Anniversaries of tragedies offer an occasion to reflect as well as to mourn, and the ninth anniversary of the 9/11 attacks should lead us to think on our triumphs and shortfalls in the struggle against al Qaeda during this period.

The Bush and now the Obama administrations can rightly take pride in having prevented mass-casualty attacks on the U.S. homeland even though many pundits and officials have regularly predicted that another 9/11-scale attack was just around the corner. Luck of course explains part of this success, but so too does the hard work of government officials and, in the case of the “shoebomber” (December 2001) and the “jock-strap jihadist” (December 2009), vigilance on the part of airplane passengers.

But U.S. offensive measures against al Qaeda also make it harder for the terrorist group to strike the U.S. homeland. Predator strikes, disrupting the haven in Afghanistan, and the worldwide police and intelligence hunt for al Qaeda operatives all make it far harder for the group to plan and organize on a grand scale, though of course such measures do not stop all attacks from going forward.

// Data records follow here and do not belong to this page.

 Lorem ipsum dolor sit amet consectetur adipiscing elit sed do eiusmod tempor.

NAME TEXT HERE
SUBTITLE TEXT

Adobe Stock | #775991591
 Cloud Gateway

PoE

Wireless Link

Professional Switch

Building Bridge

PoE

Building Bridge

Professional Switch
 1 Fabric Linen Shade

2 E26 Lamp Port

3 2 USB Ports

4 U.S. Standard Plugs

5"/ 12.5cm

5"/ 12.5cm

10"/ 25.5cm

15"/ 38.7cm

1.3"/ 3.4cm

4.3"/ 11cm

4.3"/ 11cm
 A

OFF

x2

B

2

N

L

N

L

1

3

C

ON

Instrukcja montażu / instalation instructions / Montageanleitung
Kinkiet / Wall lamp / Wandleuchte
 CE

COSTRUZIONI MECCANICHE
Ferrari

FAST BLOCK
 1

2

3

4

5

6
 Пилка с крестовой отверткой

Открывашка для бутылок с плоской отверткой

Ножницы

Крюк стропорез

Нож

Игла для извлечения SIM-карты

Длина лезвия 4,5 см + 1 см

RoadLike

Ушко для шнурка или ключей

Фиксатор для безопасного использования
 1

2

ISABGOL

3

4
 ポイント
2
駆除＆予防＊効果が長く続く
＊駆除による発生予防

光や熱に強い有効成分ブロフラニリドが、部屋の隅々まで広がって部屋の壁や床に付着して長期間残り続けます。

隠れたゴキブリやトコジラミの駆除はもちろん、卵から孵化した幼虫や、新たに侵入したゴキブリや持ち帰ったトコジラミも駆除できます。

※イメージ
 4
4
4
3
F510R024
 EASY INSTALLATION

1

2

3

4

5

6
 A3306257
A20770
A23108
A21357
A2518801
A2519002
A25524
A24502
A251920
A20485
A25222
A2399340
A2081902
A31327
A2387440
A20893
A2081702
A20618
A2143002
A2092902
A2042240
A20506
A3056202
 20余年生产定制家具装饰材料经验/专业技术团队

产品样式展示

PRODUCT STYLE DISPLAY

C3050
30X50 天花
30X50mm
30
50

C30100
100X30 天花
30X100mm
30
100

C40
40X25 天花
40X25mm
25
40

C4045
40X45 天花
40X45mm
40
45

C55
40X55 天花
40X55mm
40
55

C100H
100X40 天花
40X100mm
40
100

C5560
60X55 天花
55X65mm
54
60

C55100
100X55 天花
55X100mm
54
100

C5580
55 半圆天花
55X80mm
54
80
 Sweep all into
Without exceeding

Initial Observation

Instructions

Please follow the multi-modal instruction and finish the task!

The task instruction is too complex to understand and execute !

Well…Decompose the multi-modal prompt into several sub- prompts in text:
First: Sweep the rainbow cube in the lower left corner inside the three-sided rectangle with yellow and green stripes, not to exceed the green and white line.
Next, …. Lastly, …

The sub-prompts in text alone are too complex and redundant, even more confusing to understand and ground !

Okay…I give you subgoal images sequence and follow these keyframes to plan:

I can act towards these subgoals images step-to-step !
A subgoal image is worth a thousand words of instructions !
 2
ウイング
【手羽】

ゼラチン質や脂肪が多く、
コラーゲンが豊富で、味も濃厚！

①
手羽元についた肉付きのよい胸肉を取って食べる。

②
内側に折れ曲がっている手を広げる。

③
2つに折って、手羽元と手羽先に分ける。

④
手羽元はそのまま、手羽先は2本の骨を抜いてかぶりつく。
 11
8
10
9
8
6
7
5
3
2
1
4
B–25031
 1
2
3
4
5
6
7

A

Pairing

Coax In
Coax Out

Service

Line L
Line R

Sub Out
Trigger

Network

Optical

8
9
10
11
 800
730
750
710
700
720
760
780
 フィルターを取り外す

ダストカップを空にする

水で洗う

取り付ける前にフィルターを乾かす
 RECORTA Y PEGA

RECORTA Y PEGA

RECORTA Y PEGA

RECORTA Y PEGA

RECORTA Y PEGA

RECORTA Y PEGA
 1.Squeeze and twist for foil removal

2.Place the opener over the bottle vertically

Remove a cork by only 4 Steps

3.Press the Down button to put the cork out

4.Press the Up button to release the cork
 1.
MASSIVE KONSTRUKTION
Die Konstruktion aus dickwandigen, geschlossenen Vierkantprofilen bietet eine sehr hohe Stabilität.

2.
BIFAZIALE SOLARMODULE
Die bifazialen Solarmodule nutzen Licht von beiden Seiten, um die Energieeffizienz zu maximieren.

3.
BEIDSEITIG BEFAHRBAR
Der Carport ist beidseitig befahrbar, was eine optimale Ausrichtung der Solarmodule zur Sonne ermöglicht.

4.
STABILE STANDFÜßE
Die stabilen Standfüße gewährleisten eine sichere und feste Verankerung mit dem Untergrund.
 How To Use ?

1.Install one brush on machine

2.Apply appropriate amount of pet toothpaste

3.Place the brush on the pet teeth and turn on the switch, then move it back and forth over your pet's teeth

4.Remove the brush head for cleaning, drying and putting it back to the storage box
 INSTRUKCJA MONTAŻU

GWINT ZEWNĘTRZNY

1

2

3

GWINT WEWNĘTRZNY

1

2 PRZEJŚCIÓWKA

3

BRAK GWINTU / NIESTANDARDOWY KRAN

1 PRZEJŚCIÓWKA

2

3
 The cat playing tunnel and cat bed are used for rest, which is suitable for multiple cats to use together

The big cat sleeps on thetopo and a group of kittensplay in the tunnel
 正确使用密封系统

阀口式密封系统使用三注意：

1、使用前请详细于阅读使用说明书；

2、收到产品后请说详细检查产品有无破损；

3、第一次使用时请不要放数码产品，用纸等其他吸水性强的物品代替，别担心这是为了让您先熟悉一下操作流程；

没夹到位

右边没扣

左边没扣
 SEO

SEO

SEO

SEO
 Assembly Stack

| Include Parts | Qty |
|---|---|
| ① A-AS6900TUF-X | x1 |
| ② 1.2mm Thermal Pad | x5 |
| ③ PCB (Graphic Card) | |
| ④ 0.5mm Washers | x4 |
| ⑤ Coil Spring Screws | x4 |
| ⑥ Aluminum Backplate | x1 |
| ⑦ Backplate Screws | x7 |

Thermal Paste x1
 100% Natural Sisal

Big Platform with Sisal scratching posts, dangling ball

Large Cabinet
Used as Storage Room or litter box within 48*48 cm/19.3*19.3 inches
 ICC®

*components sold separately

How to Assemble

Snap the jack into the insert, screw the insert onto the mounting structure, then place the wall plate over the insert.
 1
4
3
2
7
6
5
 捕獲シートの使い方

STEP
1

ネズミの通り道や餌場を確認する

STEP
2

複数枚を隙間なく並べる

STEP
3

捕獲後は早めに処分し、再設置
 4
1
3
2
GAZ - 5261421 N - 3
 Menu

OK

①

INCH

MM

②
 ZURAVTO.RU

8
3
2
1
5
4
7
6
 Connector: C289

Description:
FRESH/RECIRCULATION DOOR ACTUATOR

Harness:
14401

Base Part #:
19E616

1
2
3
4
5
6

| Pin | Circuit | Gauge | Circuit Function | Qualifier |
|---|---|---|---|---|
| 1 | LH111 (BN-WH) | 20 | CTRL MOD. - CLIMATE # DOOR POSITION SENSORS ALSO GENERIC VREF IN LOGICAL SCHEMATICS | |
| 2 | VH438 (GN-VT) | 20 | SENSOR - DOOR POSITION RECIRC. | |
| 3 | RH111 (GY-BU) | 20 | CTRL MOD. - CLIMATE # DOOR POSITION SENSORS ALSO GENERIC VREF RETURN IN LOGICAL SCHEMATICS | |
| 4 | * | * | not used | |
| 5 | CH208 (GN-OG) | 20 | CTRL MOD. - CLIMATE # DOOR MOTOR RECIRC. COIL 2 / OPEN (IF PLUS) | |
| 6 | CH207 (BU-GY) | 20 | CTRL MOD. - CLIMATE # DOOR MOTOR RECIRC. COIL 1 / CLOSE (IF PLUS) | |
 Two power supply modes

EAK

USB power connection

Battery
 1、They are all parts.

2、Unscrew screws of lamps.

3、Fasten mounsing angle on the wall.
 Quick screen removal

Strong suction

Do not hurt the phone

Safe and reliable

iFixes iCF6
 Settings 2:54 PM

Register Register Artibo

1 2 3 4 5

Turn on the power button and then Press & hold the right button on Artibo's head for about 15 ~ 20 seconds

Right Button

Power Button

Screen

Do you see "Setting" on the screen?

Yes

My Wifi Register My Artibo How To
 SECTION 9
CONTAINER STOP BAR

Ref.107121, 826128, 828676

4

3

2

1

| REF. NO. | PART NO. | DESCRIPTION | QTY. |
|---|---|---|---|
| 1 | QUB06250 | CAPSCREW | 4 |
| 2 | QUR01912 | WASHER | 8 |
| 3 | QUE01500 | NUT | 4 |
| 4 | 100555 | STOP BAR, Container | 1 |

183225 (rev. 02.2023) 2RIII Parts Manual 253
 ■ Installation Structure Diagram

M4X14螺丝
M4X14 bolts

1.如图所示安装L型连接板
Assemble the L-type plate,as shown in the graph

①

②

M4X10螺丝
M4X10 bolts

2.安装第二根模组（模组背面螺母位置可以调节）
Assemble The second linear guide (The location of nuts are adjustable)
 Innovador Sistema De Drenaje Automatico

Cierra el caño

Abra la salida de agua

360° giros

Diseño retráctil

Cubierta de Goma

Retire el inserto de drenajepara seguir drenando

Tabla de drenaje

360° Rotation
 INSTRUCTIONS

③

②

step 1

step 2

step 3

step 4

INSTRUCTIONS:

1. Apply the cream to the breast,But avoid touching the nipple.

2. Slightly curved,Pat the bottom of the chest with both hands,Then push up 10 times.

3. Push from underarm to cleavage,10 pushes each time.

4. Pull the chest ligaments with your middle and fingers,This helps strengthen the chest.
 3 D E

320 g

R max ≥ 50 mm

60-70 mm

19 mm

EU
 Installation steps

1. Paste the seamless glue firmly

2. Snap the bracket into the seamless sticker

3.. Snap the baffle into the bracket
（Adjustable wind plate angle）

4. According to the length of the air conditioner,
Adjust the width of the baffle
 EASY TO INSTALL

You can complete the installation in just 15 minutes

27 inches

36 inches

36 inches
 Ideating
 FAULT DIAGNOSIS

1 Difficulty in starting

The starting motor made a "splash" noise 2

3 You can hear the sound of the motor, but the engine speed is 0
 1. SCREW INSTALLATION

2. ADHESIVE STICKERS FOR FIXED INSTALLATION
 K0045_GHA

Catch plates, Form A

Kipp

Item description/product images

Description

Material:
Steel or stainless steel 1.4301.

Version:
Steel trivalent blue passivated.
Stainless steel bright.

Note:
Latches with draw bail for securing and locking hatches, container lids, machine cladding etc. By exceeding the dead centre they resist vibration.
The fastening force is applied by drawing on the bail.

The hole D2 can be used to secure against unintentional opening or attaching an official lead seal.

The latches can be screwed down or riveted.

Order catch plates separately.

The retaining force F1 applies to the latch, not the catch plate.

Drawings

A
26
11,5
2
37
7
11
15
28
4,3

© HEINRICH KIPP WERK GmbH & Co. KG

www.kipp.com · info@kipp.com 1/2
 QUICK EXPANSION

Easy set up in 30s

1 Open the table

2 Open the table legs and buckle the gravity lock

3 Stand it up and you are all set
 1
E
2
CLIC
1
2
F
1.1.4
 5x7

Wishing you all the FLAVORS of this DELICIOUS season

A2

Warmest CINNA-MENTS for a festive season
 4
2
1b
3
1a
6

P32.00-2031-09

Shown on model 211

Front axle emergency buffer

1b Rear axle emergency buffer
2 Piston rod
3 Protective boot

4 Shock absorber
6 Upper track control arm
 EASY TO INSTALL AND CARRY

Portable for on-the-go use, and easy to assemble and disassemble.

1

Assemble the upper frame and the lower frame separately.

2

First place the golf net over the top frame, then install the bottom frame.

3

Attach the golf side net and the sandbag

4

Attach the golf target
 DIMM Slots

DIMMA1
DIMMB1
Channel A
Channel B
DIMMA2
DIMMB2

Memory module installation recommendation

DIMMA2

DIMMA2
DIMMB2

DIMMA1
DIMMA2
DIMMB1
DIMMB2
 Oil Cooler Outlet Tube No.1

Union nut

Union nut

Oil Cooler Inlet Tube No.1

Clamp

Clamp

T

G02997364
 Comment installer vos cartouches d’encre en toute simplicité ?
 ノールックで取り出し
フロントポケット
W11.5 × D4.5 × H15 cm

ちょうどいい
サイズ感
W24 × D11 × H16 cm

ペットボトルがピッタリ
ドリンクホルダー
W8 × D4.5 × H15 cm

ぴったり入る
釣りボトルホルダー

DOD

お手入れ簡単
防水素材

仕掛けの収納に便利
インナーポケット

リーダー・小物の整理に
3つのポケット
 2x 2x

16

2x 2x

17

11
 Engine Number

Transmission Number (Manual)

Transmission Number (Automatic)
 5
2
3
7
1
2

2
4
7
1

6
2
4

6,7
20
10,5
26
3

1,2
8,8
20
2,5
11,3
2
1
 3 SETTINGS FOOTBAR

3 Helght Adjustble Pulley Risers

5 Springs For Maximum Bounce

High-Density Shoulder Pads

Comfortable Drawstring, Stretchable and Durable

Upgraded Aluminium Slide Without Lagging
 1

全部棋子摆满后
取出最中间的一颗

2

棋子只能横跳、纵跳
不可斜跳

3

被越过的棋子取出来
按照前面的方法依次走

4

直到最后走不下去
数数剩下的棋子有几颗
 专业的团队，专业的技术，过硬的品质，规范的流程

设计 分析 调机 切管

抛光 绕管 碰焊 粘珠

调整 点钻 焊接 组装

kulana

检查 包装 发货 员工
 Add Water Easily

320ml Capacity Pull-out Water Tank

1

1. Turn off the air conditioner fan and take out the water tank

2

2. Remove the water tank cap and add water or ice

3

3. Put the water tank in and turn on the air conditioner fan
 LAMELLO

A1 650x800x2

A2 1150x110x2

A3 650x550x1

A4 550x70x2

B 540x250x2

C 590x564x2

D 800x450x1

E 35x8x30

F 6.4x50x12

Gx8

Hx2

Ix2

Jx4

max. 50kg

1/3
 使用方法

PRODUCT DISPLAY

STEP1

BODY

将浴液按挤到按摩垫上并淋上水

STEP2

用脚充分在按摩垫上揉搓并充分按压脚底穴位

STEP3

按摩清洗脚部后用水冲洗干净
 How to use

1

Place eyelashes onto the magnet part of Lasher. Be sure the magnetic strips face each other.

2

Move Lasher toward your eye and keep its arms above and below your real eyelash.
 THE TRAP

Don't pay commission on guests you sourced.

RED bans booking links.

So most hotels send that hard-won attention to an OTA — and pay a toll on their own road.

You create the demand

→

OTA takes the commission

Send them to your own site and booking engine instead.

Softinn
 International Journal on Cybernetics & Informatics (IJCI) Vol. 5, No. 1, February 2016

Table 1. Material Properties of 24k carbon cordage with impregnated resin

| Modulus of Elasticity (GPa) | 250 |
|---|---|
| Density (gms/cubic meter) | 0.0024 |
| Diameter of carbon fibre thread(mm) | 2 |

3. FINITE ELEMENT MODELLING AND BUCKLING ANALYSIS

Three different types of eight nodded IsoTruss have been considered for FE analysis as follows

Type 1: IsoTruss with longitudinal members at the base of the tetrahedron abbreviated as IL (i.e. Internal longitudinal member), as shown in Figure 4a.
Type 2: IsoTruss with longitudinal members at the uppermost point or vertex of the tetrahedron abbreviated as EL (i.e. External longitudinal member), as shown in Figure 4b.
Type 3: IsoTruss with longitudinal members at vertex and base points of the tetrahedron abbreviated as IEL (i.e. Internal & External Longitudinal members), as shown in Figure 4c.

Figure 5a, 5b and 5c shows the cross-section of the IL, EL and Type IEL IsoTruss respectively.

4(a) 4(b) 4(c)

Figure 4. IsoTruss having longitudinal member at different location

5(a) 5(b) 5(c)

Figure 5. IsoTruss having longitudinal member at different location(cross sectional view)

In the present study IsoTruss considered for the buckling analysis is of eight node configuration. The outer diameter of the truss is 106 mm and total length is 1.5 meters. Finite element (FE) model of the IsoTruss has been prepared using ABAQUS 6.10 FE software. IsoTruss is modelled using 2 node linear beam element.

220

The bigger problems lie in the more nebulous but perhaps more important realm of working with allies, choosing the right enemies, and strengthening the anti-al Qaeda narrative. Many groups share parts of al Qaeda’s agenda, but not all of these are subservient to the organization itself, and Washington is often better off leaving local regimes and forces to fight these organizations rather than attacking them directly. Persuading Pakistan to embrace the fight against al Qaeda and its allies rather than cut side deals with jihadist organizations has proven difficult at best and farcical at worst, and Afghanistan – a problem briefly thought largely to be solved—edges toward disaster. While al Qaeda has suffered ideological blows when former salafi-jihadist fellow travelers denounced the organization, U.S. efforts to gain the goodwill of Muslims, or at least further demonize al Qaeda, have often met with little success. Ugly domestic political issues, like the contretemps over the so-called “Ground Zero Mosque,” have worsened the U.S. image far beyond what skilled public diplomacy can counter.

So nine years later it is right for many hard-working officials to pause and give themselves credit for keeping our country safer. But it is also time to focus on how to make sure the years to come see no return of mass-casualty terrorism to our shores.